Ketika aksara ternyata memendam kuasa. Kenapa kita biarkan ia berkelana? (M.Musthafa)
Ku mulai hidupku sebagaimana aku akan mengakhirinya dengan sebuah kepastian: di kerumunan buku-buku (Jean-Paul Sastre)
Saya pernah bertanya kepada seorang teman, dengan apa peradaban dibangun oleh manusia. Pun, dengan apa pula peradaban diruntuhkan manusia. Ia terdiam berpikir sejenak, kemudian menjawab, "Hakikat peradaban sejatinya menciptakan manusia-manusia yang unggul, yang mana keunggulannya berbanding lurus dengan hasil yang diperoleh."
Keunggulan itu dapat dilihat dari aspek apa saja namun yang mulai dilupakan adalah dari mana keunggulan tersebut bersumber, dan salah satu keunggulan yang mulai dilupakan saat sekarang ini adalah budaya baca tulis, sambungnya.
Bukankah peradaban manusia terbangun karena adanya kontribusi dari budaya baca tulis. Tokoh pendiri bangsa Indonesia adalah tokoh-tokoh yang intelektual, pembaca sekaligus penulis yang produktif. Oleh masyarakat, gagasan mereka terabadikan dan dijadikan inspirasi. Namun saat sekarang ini, kita adalah bangsa yang besar tapi miskin budaya baca tulis.
Baca tulis merupakan lambang untuk tercipta dan terbangunnya peradaban manusia yang gemilang. Ide yang dimiliki oleh manusia untuk diketahui oleh masyarakat tidak selalu si empunya, ide berkoar-koar ke sana ke mari, ia juga perlu ditulis agar dibaca dalam bentuk buku, majalah, koran, brosur, pamflet dan lain sebagainya yang kemudian memantik perubahan.Â
Sayangnya, orang saat sekarang ini lebih menyenangi budaya instan dan lisan daripada baca tulis. Budaya baca tulis kemudian tenggelam dan kalah bersaing dengan teknologi yang merupakan ujung dari ilmu pengetahuan yang menciptakan kemudahan-kemudahan untuk manusia bertindak. Teknologi berwajah dua, di satu sisi beri kemudahan dan rahmat, namun di sisi lain timbulkan kemalasan.

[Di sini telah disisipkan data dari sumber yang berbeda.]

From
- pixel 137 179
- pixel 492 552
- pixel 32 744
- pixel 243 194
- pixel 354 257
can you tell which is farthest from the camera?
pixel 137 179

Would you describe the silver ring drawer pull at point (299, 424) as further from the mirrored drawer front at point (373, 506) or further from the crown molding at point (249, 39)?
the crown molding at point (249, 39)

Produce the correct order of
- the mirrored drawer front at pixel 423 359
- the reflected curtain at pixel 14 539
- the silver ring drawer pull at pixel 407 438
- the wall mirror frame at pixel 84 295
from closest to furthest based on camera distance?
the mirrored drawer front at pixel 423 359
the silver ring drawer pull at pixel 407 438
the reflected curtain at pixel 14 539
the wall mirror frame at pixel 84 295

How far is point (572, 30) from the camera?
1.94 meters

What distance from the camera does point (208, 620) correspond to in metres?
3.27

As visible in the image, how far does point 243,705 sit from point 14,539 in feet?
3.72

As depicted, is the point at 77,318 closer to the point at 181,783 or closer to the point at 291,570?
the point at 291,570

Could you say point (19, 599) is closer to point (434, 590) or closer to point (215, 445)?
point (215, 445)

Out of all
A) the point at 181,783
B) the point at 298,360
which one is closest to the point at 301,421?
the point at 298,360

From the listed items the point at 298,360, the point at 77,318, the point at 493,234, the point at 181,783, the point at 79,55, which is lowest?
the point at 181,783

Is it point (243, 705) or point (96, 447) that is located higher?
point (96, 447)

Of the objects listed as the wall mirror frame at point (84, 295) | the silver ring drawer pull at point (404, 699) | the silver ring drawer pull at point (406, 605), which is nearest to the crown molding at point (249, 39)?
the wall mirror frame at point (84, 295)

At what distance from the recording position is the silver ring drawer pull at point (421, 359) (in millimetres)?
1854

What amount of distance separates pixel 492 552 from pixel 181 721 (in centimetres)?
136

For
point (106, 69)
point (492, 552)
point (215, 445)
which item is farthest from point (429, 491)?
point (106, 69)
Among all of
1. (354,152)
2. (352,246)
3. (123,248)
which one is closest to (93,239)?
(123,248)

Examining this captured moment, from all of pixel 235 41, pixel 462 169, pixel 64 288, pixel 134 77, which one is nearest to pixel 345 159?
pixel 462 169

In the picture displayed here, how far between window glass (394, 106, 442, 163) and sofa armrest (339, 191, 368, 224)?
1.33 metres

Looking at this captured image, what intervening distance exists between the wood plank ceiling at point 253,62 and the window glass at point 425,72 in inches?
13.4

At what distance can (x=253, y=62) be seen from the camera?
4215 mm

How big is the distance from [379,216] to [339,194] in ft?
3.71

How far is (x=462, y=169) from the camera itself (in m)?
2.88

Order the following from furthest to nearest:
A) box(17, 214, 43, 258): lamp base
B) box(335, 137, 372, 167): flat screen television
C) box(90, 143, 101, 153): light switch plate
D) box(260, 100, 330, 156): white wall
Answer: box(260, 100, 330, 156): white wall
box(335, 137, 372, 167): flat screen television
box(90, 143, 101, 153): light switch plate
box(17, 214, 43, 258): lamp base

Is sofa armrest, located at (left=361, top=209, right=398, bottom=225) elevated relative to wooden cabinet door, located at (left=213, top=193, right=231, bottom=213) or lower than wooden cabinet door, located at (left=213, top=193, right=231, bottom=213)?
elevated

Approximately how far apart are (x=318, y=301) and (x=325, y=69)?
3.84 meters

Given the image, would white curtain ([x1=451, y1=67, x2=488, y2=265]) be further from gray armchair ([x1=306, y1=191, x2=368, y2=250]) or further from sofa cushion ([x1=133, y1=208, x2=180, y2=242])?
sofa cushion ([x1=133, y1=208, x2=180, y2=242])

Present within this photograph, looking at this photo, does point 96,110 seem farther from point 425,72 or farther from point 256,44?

Efek samping teknologi pun mempermudah segala batas dan tidak ada lagi sekat, tidak ada perbedaan ruang dan waktu, sesuatu menjadi mungkin untuk dilakukan.Â
Informasi dengan begitu cepat dan mudahnya untuk diperoleh maka ruang publik sangat terbuka untuk berseliwerannya wacana apa saja. Sayangnya wacana kemudian dimaknai dengan perdebatan lisan bukan tulisan.
Muncullah orang-orang yang berbicara apa saja seputar persoalan apa saja dengan sembarangan saja, yang terjadi adalah pendangkalan makna dan simbolisasi, terpinggirkannya substansi masalah, muncul anarkis lisan dan tindakan karena informasi yang disampaikan tak utuh.